Collected data entries
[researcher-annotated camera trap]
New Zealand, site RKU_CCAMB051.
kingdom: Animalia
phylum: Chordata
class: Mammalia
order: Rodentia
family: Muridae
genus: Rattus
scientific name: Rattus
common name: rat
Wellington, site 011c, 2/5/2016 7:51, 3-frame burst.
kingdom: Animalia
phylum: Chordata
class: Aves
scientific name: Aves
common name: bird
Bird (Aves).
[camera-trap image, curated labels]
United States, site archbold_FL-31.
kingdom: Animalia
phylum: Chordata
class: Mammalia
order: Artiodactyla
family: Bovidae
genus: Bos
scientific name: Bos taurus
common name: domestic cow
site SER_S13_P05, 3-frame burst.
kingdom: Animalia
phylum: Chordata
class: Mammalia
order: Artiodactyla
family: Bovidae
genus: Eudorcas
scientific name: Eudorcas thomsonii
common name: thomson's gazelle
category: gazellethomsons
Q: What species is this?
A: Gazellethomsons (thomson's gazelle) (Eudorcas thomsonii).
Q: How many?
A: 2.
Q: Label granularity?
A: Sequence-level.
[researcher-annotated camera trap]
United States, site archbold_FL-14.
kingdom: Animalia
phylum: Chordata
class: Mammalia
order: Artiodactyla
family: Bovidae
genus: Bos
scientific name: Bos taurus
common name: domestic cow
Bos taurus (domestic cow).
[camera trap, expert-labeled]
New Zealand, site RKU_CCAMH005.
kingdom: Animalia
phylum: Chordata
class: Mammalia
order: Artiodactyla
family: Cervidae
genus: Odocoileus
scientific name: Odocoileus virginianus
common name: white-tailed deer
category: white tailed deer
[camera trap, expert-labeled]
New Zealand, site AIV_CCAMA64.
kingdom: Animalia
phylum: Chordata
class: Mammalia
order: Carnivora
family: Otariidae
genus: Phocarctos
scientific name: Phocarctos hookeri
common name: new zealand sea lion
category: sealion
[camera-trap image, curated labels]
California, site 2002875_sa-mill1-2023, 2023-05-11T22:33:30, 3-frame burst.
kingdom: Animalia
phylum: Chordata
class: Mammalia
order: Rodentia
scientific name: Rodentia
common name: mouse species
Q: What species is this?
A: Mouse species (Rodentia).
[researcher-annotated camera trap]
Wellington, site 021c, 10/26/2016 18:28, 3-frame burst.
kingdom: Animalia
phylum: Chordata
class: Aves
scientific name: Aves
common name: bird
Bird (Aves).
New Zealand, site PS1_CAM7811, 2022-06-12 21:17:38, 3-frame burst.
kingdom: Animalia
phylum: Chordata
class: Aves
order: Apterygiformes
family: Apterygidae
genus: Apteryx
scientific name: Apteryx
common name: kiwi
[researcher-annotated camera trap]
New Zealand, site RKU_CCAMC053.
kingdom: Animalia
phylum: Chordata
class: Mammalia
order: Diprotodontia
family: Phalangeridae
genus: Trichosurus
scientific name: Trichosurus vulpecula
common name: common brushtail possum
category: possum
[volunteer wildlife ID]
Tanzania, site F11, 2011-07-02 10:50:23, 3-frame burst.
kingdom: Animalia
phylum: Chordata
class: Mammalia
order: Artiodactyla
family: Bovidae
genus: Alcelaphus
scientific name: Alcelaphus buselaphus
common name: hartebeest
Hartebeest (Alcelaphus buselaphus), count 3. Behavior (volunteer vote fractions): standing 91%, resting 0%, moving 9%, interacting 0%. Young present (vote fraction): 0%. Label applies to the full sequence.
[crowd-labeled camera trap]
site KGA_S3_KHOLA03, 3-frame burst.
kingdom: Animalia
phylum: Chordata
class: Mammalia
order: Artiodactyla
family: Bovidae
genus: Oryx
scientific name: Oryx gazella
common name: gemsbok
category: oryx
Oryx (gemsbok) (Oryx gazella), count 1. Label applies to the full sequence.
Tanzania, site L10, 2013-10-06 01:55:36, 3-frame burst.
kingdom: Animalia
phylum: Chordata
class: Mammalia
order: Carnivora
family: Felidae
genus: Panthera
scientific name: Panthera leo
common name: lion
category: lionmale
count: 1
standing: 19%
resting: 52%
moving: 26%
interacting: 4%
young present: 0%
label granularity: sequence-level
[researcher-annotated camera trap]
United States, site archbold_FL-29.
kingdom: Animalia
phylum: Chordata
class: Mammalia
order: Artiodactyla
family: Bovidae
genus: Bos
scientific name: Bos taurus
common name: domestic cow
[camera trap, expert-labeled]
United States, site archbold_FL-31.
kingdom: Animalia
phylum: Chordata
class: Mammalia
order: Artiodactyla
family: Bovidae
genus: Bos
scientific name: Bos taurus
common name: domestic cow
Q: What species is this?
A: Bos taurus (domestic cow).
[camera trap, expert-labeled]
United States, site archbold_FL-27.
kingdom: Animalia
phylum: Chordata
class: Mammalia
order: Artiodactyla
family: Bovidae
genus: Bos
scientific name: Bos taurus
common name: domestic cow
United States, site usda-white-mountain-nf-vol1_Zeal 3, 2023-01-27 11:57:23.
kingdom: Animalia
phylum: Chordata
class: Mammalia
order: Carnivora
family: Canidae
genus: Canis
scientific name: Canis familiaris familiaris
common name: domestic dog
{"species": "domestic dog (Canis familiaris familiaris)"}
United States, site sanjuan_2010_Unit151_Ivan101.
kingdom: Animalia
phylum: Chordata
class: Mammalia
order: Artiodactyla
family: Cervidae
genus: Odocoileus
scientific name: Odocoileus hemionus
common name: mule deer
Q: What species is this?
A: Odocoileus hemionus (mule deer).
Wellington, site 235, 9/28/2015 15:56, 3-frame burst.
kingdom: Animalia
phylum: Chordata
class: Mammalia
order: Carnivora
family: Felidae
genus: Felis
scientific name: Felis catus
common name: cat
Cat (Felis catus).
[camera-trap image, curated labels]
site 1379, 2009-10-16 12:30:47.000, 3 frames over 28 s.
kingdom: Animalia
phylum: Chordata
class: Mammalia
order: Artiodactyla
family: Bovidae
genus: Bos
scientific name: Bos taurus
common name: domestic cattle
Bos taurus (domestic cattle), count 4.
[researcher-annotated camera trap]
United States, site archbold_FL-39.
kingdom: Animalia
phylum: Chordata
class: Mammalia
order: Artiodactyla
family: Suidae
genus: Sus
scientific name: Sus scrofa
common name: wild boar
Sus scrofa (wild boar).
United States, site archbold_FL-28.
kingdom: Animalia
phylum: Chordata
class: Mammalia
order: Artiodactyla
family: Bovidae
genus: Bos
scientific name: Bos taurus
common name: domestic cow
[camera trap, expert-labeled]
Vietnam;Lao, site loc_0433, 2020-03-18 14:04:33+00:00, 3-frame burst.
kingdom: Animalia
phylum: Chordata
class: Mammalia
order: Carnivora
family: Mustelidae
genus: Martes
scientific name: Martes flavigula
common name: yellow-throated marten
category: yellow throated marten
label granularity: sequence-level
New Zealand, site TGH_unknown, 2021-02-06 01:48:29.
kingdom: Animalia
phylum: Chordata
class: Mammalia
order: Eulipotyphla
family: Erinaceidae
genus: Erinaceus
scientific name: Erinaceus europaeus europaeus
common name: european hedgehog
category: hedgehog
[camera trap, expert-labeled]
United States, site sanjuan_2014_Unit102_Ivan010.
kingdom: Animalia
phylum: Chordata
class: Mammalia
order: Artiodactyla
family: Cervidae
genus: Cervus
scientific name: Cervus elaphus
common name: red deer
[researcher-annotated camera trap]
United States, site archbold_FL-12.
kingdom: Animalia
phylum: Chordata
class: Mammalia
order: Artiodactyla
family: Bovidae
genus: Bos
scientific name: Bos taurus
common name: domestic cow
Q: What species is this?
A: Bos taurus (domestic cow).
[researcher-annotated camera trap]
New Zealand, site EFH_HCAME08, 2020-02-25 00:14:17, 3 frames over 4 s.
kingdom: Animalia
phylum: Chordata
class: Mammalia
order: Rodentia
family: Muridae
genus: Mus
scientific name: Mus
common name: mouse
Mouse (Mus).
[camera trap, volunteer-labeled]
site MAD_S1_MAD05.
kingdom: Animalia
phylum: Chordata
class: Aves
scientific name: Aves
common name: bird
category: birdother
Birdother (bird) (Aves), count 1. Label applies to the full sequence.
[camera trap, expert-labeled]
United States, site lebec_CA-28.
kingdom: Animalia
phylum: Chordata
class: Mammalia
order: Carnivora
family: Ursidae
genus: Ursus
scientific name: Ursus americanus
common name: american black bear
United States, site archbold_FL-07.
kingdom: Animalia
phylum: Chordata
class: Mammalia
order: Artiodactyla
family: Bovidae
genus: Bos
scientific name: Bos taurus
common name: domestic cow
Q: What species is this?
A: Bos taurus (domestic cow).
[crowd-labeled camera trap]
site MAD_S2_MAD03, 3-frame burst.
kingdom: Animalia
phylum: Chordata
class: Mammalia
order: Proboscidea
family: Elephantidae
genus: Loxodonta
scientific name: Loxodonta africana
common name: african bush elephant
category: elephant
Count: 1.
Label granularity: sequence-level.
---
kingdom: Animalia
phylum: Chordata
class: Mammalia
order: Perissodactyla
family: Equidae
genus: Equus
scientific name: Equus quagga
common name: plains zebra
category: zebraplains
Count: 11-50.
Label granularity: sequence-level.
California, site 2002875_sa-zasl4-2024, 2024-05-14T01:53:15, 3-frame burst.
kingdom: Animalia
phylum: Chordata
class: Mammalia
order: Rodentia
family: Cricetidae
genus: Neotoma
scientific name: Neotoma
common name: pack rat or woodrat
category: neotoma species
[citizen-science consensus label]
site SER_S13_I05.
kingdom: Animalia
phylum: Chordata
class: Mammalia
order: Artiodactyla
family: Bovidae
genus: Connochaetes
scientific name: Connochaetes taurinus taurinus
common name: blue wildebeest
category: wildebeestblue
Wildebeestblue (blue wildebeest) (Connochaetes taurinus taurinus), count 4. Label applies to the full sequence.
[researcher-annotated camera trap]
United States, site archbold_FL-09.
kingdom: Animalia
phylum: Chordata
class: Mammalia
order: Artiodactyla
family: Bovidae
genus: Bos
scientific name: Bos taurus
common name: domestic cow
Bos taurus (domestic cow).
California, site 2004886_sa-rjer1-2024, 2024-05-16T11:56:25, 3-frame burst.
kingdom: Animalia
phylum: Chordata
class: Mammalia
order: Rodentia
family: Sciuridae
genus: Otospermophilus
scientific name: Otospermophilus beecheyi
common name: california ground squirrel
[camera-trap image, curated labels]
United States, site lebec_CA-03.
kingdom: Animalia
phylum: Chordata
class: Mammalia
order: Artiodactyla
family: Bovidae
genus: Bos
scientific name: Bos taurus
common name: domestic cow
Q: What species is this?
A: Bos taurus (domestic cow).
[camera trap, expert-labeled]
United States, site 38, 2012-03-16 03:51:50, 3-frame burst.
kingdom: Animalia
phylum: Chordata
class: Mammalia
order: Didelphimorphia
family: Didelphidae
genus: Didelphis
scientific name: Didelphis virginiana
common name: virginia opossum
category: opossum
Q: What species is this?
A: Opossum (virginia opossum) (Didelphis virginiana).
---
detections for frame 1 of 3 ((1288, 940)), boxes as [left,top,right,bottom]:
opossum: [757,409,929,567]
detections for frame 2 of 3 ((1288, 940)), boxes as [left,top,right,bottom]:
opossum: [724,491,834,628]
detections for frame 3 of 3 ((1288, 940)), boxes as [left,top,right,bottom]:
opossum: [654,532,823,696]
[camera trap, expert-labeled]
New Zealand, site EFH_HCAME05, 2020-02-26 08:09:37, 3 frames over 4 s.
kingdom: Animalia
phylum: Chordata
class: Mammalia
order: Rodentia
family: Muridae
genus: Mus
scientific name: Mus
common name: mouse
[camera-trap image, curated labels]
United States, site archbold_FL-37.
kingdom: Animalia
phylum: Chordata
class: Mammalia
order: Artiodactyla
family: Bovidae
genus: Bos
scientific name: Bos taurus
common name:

-- WHAT TO PRODUCE --
Set down the lines above as they stand, starting with the first line and ending with the line that contains "common name: thomson's gazelle".

-- OUTPUT OF THE TASK --
[researcher-annotated camera trap]
New Zealand, site RKU_CCAMB051.
kingdom: Animalia
phylum: Chordata
class: Mammalia
order: Rodentia
family: Muridae
genus: Rattus
scientific name: Rattus
common name: rat
Wellington, site 011c, 2/5/2016 7:51, 3-frame burst.
kingdom: Animalia
phylum: Chordata
class: Aves
scientific name: Aves
common name: bird
Bird (Aves).
[camera-trap image, curated labels]
United States, site archbold_FL-31.
kingdom: Animalia
phylum: Chordata
class: Mammalia
order: Artiodactyla
family: Bovidae
genus: Bos
scientific name: Bos taurus
common name: domestic cow
site SER_S13_P05, 3-frame burst.
kingdom: Animalia
phylum: Chordata
class: Mammalia
order: Artiodactyla
family: Bovidae
genus: Eudorcas
scientific name: Eudorcas thomsonii
common name: thomson's gazelle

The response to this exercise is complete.